No caso da pessoa com deficiência intelectual, esse aumento se faz notar, em números absolutos, pela razão expressa por Benjamin, mas que revela um momento histórico-político específico: o da imposição das cotas para pessoas com deficiência. No entanto, essa inclusão, é por vezes, condicionada ou limitada pelas concepções de deficiência e pelos interesses do capital. A pessoa com deficiência intelectual só é absorvida à medida em que serve aos propósitos econômicos do capitalismo. Conforme constata Lancillotti (2003, p. 84),

a despeito do discurso de que o trabalho vem exigindo níveis mais elevados de formação por ser mais complexo, vê-se a ampliação do trabalho simples, que exige menos do trabalhador. E como o sistema automático permite, progressivamente, a substituição dos trabalhadores mais hábeis pelos menos hábeis, muitas funções poderiam ser desempenhadas por trabalhadores com deficiência.

Como quer o movimento ideológico da acumulação flexível, Benjamin acumula funções sob o discurso da unidade, da capacidade de realizar várias tarefas. No entanto, sob essa aparente unidade, na verdade, se esconde apenas um “tarefeiro”, alguém que realiza muitas atividades, obedecendo ordens bem específicas, a partir de uma rotina aprendida com a experiência.
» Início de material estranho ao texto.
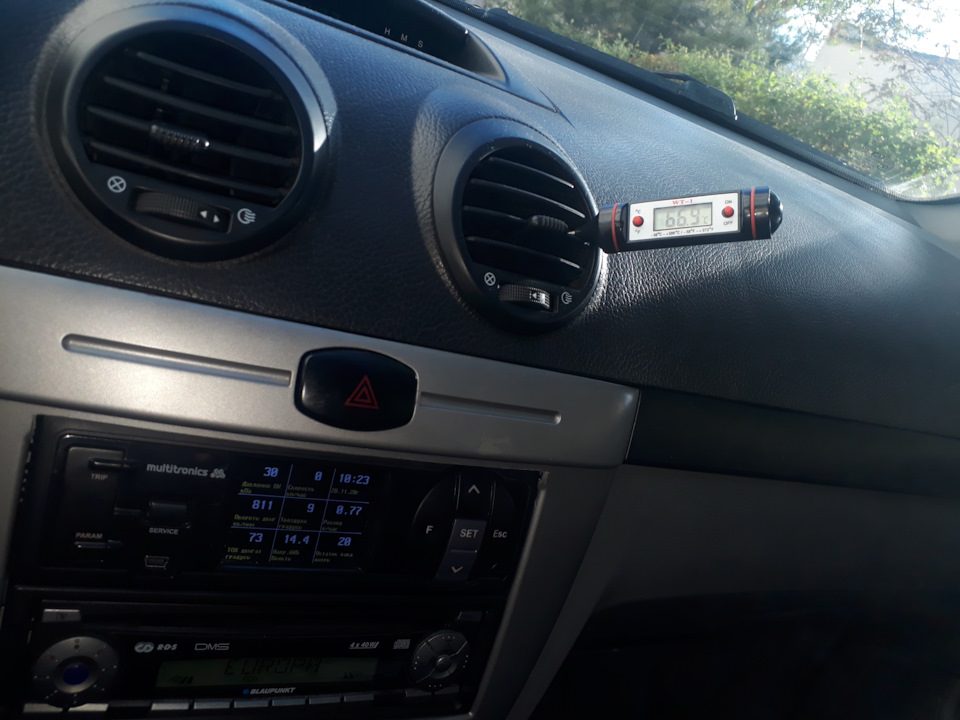 нижний патрубок холодный верхний горячий в чем причина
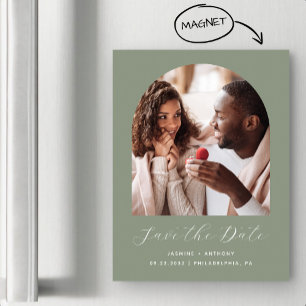 Minimale Boho-Foto-Bogen-Sage-Grün-Save-the-Date-K Magneteinladung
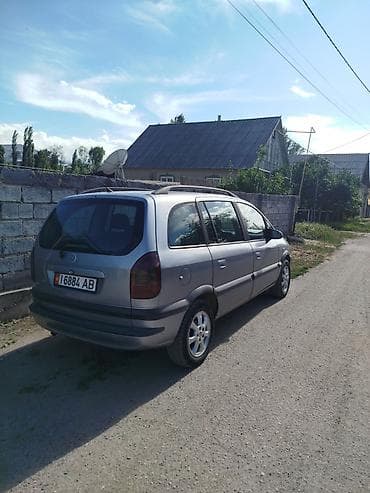 Opel Zafira: 2003 г., 2 л, Механика, Дизель, Минивэн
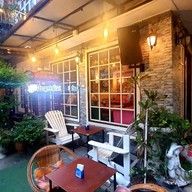 ชานชาลา พญาไท ร้านนั่งดื่มชิลล์ อาหารอร่อย ดนตรีสดไพเราะ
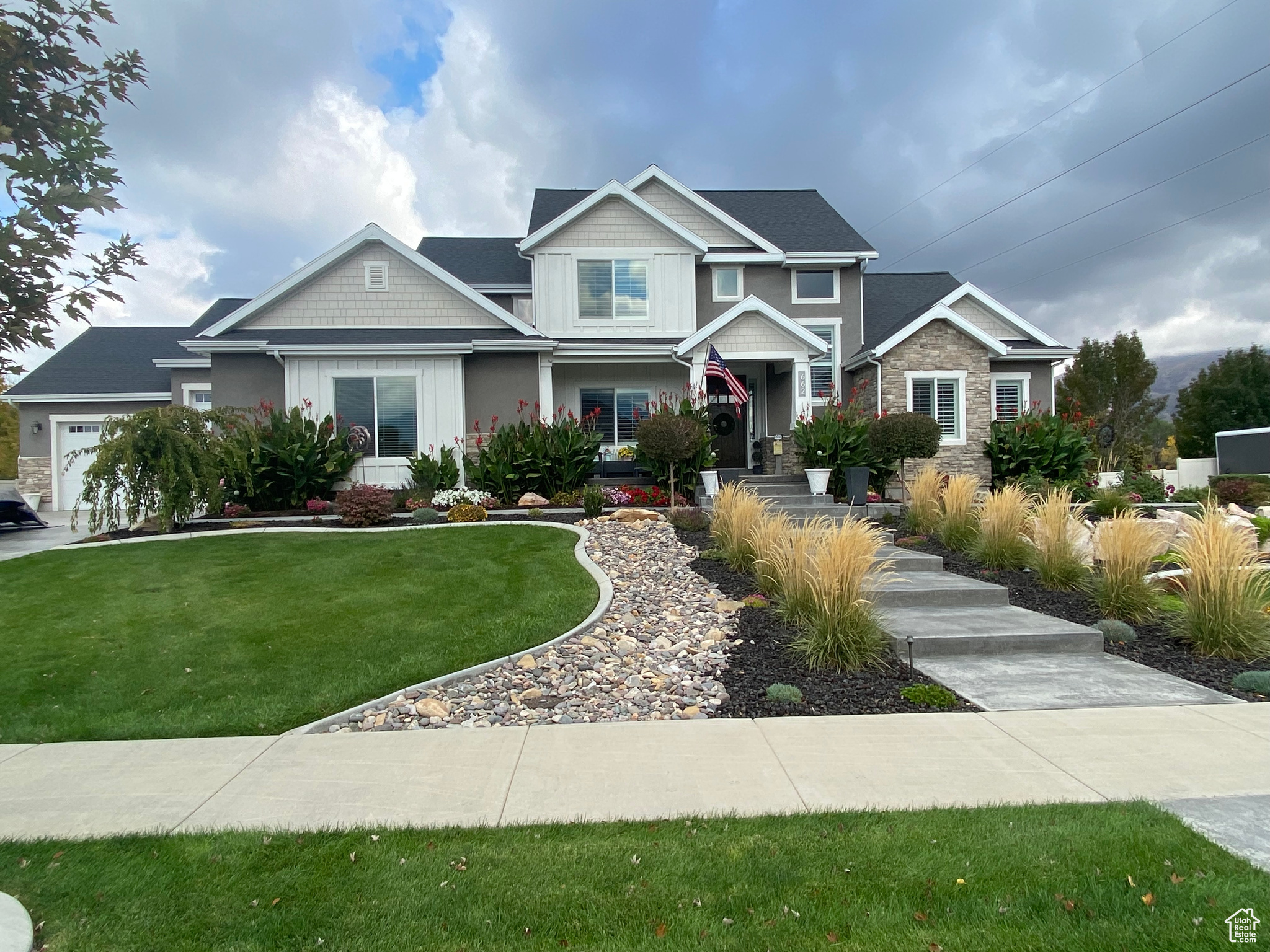 662 W Fallen Leafe Dr, Mapleton, Utah image 1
Como analisa Kuenzer (2002), trata-se apenas de juntar partes de um todo e ampliar a tarefa do trabalhador, o que não implica totalidade do trabalho.

No entanto, ressalte-se que o trabalho tem se constituído na forma, por excelência, de assegurar a sobrevivência do trabalhador, e, ao mesmo tempo, por sua dimensão subjetiva, de lhe atribuir sentido enquanto ser. Benjamin “é” porque trabalha e

isso lhe confere valor social e reconhecimento pessoal. Nas relações que estabelece durante a realização de sua rotina, acha-se no mundo como sujeito de ações e, contraditoriamente, e simbolicamente, como sujeito capaz de transformar o mundo a sua volta e a si mesmo. Deixa simplesmente de ser socialmente “incapaz”. Ele existe, está lá e é capaz. Isso já representa uma grande conquista para a pessoa com deficiência intelectual.

Por fim, vale recordar que Benjamin vive em seu ambiente de trabalho as contradições do capital. Nas diversas formas de inclusão no mundo do trabalho (precária, excludente, condicionada ou limitada) são gestadas as condições para a superação da lógica excludente. A presença da pessoa com deficiência intelectual estabelece novas possibilidades de pensar a deficiência, de pensar a inclusão (de si e do outro) e de pensar o próprio processo de trabalho, de modo que outro modelo societário, realmente includente, igualitário e socialmente justo, possa ser gestado.